Dir. Sam Mendes (Skyfall)
Starring: Daniel Craig, Ralph Fiennes, Monica Bellucci, Léa Seydoux, Christoph Waltz, Naomie Harris, Ben Whishaw
Release: Nov. 6 (Sony)
Part of me wishes that James Bond could have retired with Skyfall. Skyfall, arguably the best Bond film since the Sean Connery days, has expectations so high for the franchise that any film will struggle to meet them. Spectre boasts a philosophy of ‘go broke or go home,’ though, since it takes its name from the global terrorism ring led by Dr. No and cat-stroking bald baddie Ernst Stavro Blofeld in the Ian Fleming novels and early Bond films. The news had Bond fans a-Twitter in 2014, since rumors circling the film have hinted at the return of an iconic villain. (Assume Christoph Waltz’s Oberhausen is an alias.) The film also finally brings Monica Bellucci to the role of a Bond girl, for she’s been circling the franchise ever since she auditioned for the part that went to Teri Hatcher in Tomorrow Never Dies. (Bellucci, at the age of fifty, becomes her the eldest Bond girl since Honor Blackman played Pussy Galore in Goldfinger.) This ambitious return to the franchise’s roots promises more of the old-school Bond with which Skyfall brought 007 back to life.

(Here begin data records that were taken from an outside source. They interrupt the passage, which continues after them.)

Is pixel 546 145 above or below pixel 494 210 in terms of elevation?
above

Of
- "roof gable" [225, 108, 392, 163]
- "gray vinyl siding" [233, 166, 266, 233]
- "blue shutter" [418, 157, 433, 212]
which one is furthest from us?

Also looking forward to: Tilda Swinton’s reunion with I am Love director Luca Guadagnigno, A Bigger Splash; Scott Cooper’s Black Mass, which’ll probably be one of this year’s inclusions in the Benedict Cumberbatch programme at TIFF; Deepa Mehta’s Beeba Boys; Maudie starring Sally Hawkins; the Todda Haynes/Cate Blanchett/Rooney Mara pic Carol; and Macbeth starring Marion Cotillard!